On one hand, Jorge Soler (DH, KC) is a former can't-miss prospect who started showing signs of a post-hype breakout as early as May 2018, and his 2019 breakout (.265 BA, 48 HR) came with plenty of skill support. On the other hand? Skills can regress just like surface stats. Soler posted 2019 career-highs in HR/F (28%; career 20%), xBA (.270; career .250), and at-bats (589; previous high: 366). Pair those with an Aguilar-esque contact rate (70% in 2019), minimal speed, and a lengthy list of IL stints, and Soler likely has trouble returning his slot value.

The allure of a 22-year-old prospect coming off a .328 BA, 32 HR, 36 SB season in the minors is tempting, particularly when he's all but assured of a starting gig on Opening Day. Luis Robert (OF, CHW) is this year's Vladimir Guerrero Jr—the highest-drafted hitter without an MLB plate appearance—and his price is skyrocketing. But beneath Robert's monster 2019 season were some shaky plate skills (5% bb%, 72% ct%), while our own Chris Blessing noted Robert has issues recognizing spin in our CHW Org Report. The HR/SB upside is real, but if Robert has trouble hitting MLB breaking balls, he'll have one of the lower floors of any hitter going in the Top 80 of drafts.

Marcus Semien (SS, OAK) failed to put up a $15 season in any of his first five years in the big leagues… and then bam, a $25 breakout in 2019. Semien's .285 BA, 33 HR, 10 SB outburst came with a promising uptick in contact rate (84%; career 78%), though much of this came from a 650+ AB total that rarely gets repeated. With league-average raw power and a mostly red light on the basepaths, Semien's Top 90 draft price says you're probably buying him at his peak. The track record is long enough that he won't crash, but reverting to his 2015-18 self is just as likely as approaching a 2019 repeat.

A 23-year-old with elite prospect pedigree coming off a .278, 38 HR season—what's not to like about Gleyber Torres (2B, NYY)? We'll concede that the odds of an Aguilar-esque crash are slim to nil, but Torres finished as our 48th-best hitter in 5x5 leagues last year—he'll need to improve considerably just to break even at his current draft cost (29 ADP). The underlying skills doubt that happens, as Torres' 2019 power skills (116 xPX, 31 xHR) question even a repeat. Without an elite BA or SB total, Torres is almost sure to return less value than his current draft spot.

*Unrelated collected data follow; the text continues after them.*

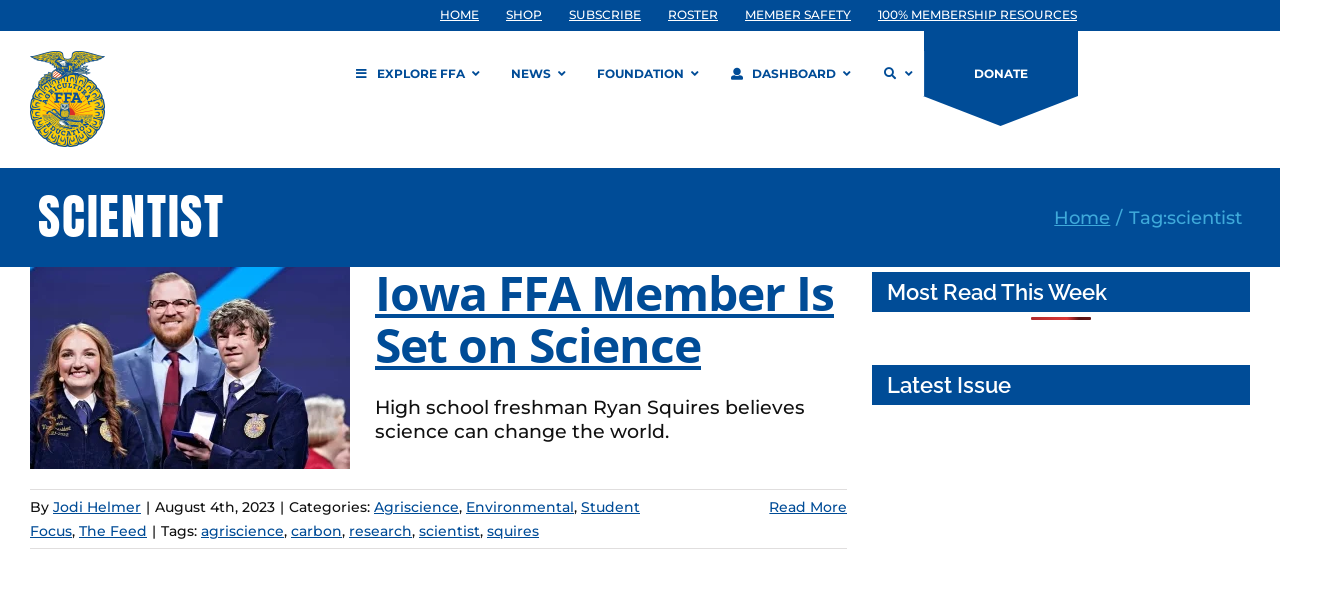

--- FILE ---
content_type: application/javascript
request_url: https://prism.app-us1.com/?a=609904086&u=https%3A%2F%2Fwww.ffa.org%2Ftag%2Fscientist%2F
body_size: 124
content:
window.visitorGlobalObject=window.visitorGlobalObject||window.prismGlobalObject;window.visitorGlobalObject.setVisitorId('4a5257c1-26bf-435a-b6a4-8b0cbf641f66', '609904086');window.visitorGlobalObject.setWhitelistedServices('tracking', '609904086');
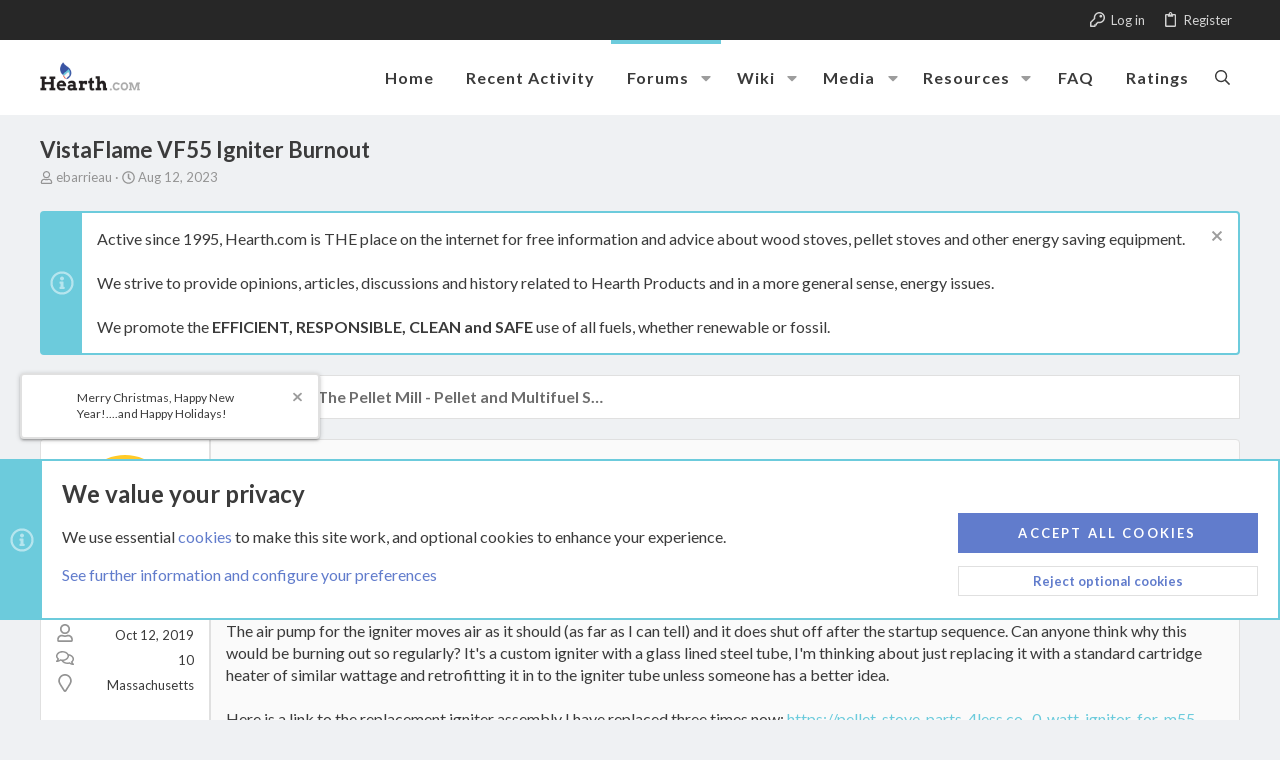

--- FILE ---
content_type: text/css; charset=utf-8
request_url: https://www.hearth.com/talk/css.php?css=public%3Ath_uix_threadStarterPost.less&s=29&l=1&d=1768425084&k=2a22a0574756bb18c20f4ab83e0c45cb17fd32b3
body_size: -88
content:
@charset "UTF-8";

/********* public:th_uix_threadStarterPost.less ********/
.button-text #icon-passkey-key,.button-text #icon-passkey-head,.button-text #icon-passkey-body{fill:#6ccbdc !important}.button.button--provider--passkey .button-text{gap:4px}.message-threadStarterPost .message-cell.message-cell--user,.message-threadStarterPost .message-cell.message-cell--action{position:relative;min-width:0}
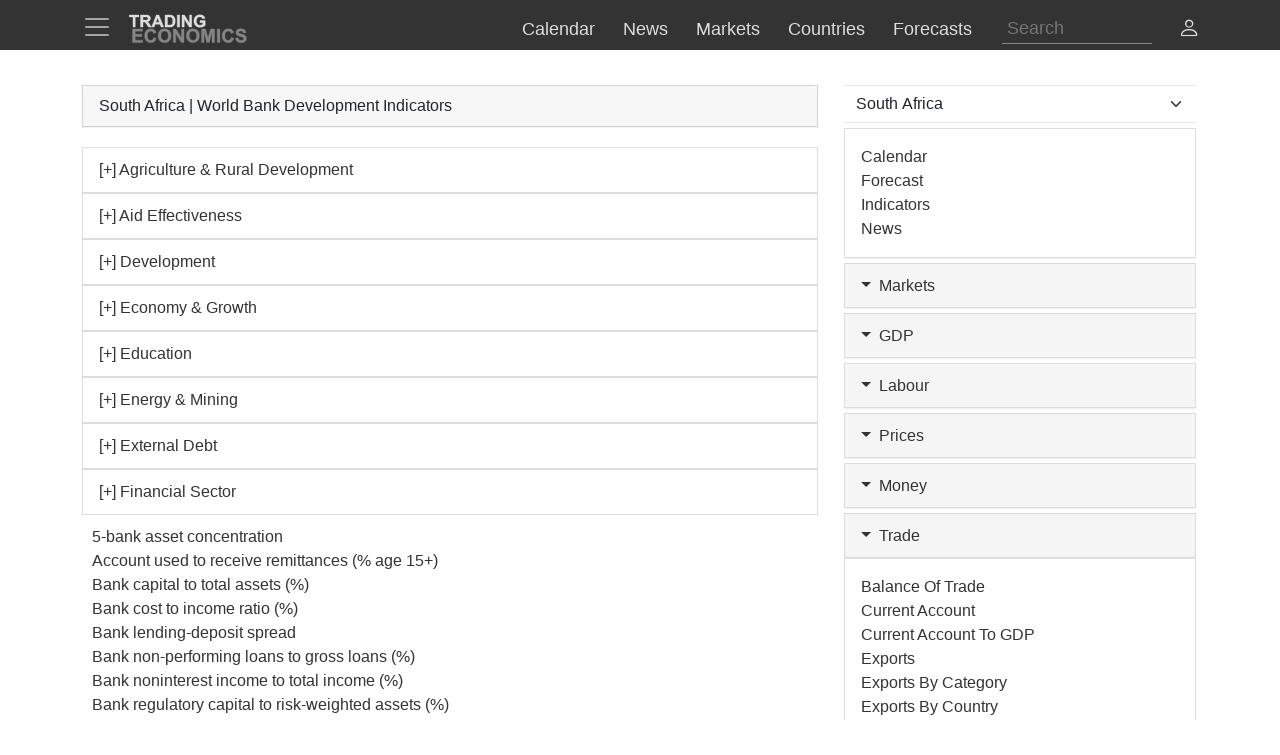

--- FILE ---
content_type: text/html; charset=utf-8
request_url: https://www.google.com/recaptcha/api2/aframe
body_size: 267
content:
<!DOCTYPE HTML><html><head><meta http-equiv="content-type" content="text/html; charset=UTF-8"></head><body><script nonce="nZh6ewIHr_n1RJQuTLXvNg">/** Anti-fraud and anti-abuse applications only. See google.com/recaptcha */ try{var clients={'sodar':'https://pagead2.googlesyndication.com/pagead/sodar?'};window.addEventListener("message",function(a){try{if(a.source===window.parent){var b=JSON.parse(a.data);var c=clients[b['id']];if(c){var d=document.createElement('img');d.src=c+b['params']+'&rc='+(localStorage.getItem("rc::a")?sessionStorage.getItem("rc::b"):"");window.document.body.appendChild(d);sessionStorage.setItem("rc::e",parseInt(sessionStorage.getItem("rc::e")||0)+1);localStorage.setItem("rc::h",'1768716229552');}}}catch(b){}});window.parent.postMessage("_grecaptcha_ready", "*");}catch(b){}</script></body></html>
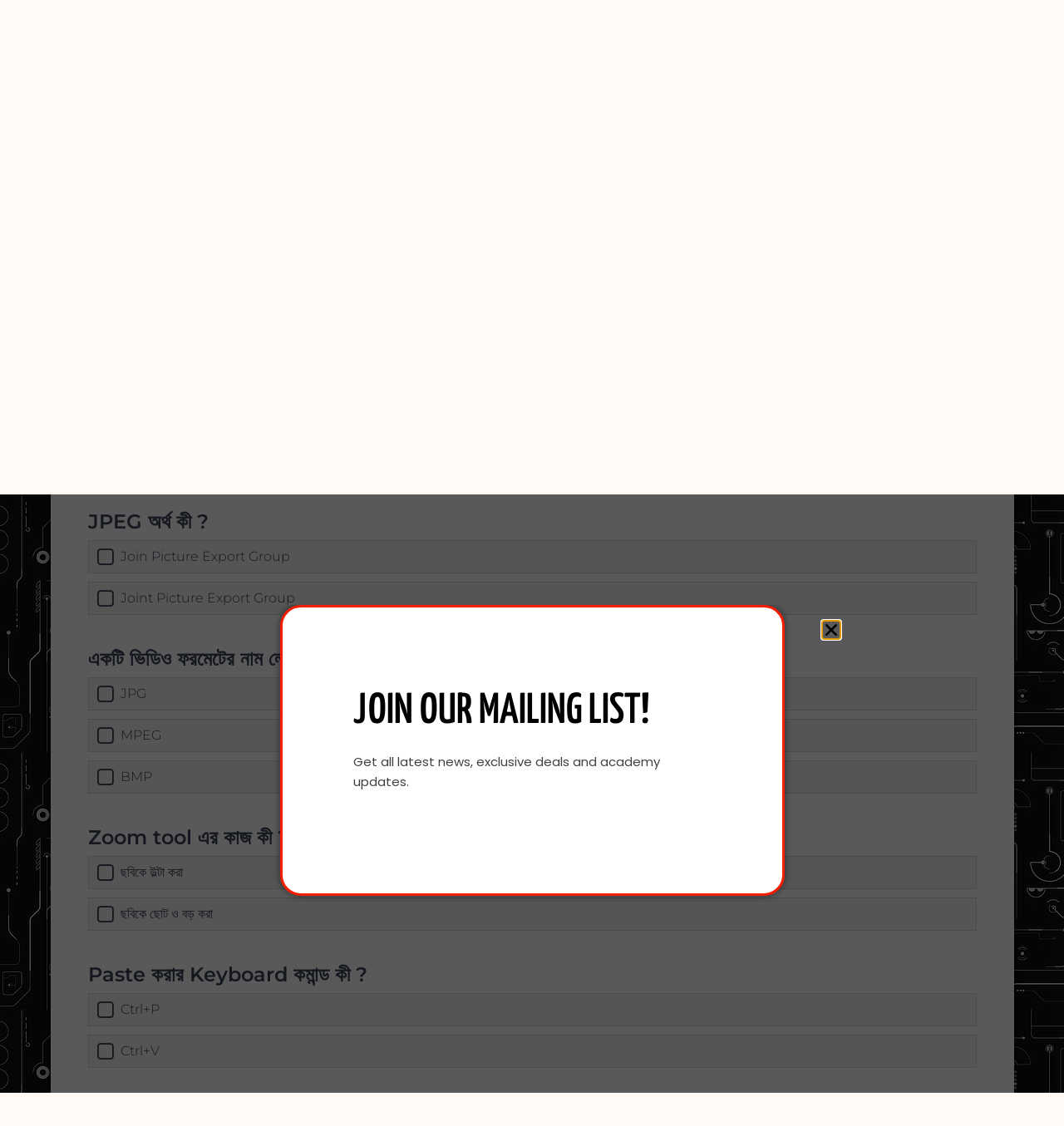

--- FILE ---
content_type: text/html; charset=utf-8
request_url: https://www.google.com/recaptcha/api2/aframe
body_size: 268
content:
<!DOCTYPE HTML><html><head><meta http-equiv="content-type" content="text/html; charset=UTF-8"></head><body><script nonce="OcTU2tWfBZD32RdNc1zvGw">/** Anti-fraud and anti-abuse applications only. See google.com/recaptcha */ try{var clients={'sodar':'https://pagead2.googlesyndication.com/pagead/sodar?'};window.addEventListener("message",function(a){try{if(a.source===window.parent){var b=JSON.parse(a.data);var c=clients[b['id']];if(c){var d=document.createElement('img');d.src=c+b['params']+'&rc='+(localStorage.getItem("rc::a")?sessionStorage.getItem("rc::b"):"");window.document.body.appendChild(d);sessionStorage.setItem("rc::e",parseInt(sessionStorage.getItem("rc::e")||0)+1);localStorage.setItem("rc::h",'1769409184888');}}}catch(b){}});window.parent.postMessage("_grecaptcha_ready", "*");}catch(b){}</script></body></html>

The Speculator is not designed to make definitive assertions about the future; rather, it is designed solely to open reader's eyes to possibilities they may not have previously entertained, and in doing so, provide a different perspective on the future. Many of the possibilities will be of the "out on a limb" variety. All are founded on SOME element of fact. But none should be considered any more than 20% percentage plays.